Celibacy is a gift of God and should not be subject to a law. Clericalism is a worldly phenomenon and has nothing to do with the Christian gospel; in fact, clericalism is antithetical to the gospel. Sexual aberration and sins of the flesh are a constant in the world and in the church to be fought endlessly. The Catholic system of governance, however, with its intrinsic bent toward power is  corrupt and corrupting, and has been, on and off, since its outset. The emperor Constantine immeasurably increased the probability of a corrupt episcopacy by making the bishops of the church a new species of imperial civil servants.

It’s a wonder that the churches survived The Church for the past fifteen hundred years. The church is not in anyway exempt from the effects of original and personal sin that inflict the capitalist or socialist worlds around us. The Johannine “World,” that sin-laden world, penetrates the church, and especially, it lately seems, the Roman Catholic Church.  Just as the church is in the world, the “World” is in the church.  Read Paul’s letters and the Book of Revelation.

The nearly two millennia long clerical premise was wrong. There shouldn’t be a sacred caste in the Christian churches.  ‘Christendom’ became our premise and ideal – a world in which there is one just society linked to the one true church, the clergy setting the cultural and moral standards, in which the cultural and the material property belonged to them and from the heights of which they could pronounce on the morality of their ‘sheep.’
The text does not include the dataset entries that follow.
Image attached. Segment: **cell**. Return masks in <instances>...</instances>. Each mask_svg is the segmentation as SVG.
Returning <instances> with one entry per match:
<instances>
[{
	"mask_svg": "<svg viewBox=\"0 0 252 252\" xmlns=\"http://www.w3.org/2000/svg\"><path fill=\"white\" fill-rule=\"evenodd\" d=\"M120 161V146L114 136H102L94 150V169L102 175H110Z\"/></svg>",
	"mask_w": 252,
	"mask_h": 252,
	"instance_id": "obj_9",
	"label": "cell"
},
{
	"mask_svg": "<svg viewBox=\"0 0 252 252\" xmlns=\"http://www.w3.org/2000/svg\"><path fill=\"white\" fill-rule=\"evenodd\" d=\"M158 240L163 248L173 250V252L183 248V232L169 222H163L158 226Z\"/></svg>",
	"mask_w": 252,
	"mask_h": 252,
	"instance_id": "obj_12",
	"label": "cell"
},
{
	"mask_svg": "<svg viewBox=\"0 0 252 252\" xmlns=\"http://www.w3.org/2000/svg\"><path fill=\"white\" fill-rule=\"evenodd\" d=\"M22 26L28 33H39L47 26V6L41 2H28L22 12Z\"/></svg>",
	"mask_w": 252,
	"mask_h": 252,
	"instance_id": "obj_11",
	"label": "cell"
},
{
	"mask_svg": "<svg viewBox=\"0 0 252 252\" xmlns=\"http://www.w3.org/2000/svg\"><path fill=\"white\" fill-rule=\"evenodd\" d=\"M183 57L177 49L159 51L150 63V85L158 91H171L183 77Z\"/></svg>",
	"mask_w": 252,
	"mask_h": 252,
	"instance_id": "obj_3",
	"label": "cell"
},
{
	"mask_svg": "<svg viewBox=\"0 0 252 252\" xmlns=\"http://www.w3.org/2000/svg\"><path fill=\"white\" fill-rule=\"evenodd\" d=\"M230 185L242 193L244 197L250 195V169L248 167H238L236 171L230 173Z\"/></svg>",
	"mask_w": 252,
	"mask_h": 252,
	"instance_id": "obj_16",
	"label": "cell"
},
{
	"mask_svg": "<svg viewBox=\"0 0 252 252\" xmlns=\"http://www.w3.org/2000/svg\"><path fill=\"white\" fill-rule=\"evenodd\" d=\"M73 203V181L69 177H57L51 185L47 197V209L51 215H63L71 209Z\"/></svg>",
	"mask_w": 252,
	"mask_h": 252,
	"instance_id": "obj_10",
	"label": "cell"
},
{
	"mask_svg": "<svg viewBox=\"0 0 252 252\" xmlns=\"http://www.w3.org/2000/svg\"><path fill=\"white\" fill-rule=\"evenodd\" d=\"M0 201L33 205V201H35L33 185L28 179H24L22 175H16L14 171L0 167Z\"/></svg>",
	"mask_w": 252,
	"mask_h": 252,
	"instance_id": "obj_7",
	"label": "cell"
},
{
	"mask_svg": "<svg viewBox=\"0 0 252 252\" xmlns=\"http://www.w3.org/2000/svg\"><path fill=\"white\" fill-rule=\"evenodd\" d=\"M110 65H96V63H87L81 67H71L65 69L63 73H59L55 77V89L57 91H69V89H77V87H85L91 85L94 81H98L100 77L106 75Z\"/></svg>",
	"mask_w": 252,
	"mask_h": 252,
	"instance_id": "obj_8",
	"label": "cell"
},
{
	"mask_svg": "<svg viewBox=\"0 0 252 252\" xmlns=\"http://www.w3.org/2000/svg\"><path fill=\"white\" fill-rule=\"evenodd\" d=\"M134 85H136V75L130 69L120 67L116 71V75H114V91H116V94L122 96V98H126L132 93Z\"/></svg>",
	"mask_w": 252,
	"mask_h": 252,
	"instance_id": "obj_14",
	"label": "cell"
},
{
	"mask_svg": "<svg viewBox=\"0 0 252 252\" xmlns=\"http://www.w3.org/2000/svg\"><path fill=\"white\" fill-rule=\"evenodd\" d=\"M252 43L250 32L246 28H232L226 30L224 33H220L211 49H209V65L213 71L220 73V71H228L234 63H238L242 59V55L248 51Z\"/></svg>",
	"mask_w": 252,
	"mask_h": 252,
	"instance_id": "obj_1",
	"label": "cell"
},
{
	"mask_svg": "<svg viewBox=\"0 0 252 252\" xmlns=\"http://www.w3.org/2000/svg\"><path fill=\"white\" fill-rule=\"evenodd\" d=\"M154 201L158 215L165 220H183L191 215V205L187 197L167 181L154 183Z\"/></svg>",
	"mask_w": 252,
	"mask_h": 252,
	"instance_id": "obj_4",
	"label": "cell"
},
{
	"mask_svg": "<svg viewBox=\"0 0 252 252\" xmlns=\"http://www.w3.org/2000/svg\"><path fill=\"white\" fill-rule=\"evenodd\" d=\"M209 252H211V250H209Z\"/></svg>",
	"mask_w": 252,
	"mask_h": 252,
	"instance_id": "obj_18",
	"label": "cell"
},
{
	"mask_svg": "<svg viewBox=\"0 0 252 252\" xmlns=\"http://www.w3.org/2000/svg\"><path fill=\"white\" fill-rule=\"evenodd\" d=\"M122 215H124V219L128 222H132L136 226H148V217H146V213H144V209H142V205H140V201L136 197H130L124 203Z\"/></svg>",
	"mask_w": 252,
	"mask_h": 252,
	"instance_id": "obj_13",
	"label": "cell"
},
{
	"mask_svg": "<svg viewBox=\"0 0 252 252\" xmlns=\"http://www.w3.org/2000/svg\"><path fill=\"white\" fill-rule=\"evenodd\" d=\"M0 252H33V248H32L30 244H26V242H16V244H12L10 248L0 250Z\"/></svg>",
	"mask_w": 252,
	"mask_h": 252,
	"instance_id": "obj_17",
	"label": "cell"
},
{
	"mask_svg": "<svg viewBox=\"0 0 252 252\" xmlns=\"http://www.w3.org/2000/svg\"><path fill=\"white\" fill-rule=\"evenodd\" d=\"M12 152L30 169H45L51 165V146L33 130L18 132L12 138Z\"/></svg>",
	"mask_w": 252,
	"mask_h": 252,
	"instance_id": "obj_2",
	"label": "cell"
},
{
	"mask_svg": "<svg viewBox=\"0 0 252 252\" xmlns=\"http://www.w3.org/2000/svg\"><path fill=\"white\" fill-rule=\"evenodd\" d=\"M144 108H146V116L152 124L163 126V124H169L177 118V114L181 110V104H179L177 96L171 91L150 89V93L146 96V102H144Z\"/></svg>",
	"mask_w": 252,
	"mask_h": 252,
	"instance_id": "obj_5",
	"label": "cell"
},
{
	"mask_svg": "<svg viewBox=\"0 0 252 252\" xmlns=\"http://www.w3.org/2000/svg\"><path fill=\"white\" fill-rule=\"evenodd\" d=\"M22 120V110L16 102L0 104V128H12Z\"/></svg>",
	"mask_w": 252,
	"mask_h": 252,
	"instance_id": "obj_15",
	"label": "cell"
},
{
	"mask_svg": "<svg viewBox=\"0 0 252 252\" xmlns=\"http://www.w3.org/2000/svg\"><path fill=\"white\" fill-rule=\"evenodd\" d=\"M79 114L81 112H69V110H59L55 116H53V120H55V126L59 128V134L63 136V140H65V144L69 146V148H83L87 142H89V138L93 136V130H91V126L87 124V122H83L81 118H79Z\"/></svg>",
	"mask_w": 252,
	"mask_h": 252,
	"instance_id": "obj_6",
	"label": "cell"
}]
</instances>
No, the kink in the clerical moral life is not celibacy, and of this I am reasonably certain. For celibacy does not make pedophiles and ephebophiles, though those sorts may be attracted to it since celibacy does in fact mean that a man doesn’t have to deal seriously with an adult woman.  Dropping celibacy may help to dampen the instinct of priests and bishops toward philandering but not eliminate it for marriage doesn’t eliminate it for married folk.  Married pedophile priests would likely abuse their own sons and daughters as well as the sons and daughters of others.  As long as the hormones flow The Church, celibate or not, will have fornicators and adulterers among the clergy.

There was nothing in the priesthood, absent a maturity I never reached, to help me keep control of my affectional life – but nothing in it either to make me lose control of it. So let’s be clear about this (as the politicians say): the celibacy rule is tough on priests but far from impossible. The rule may be dumb, even cynical (I think it is) but most priests are able to live with it simply because they like and value what they do as priests. But neither the rule nor the practice of celibacy is the or even a cause of the rape of children. Sex with a woman is not the cure for pedophilia.  Celibacy isn’t the problem, so let’s stop the whining. Clericalism is the problem, and that’s far more complicated.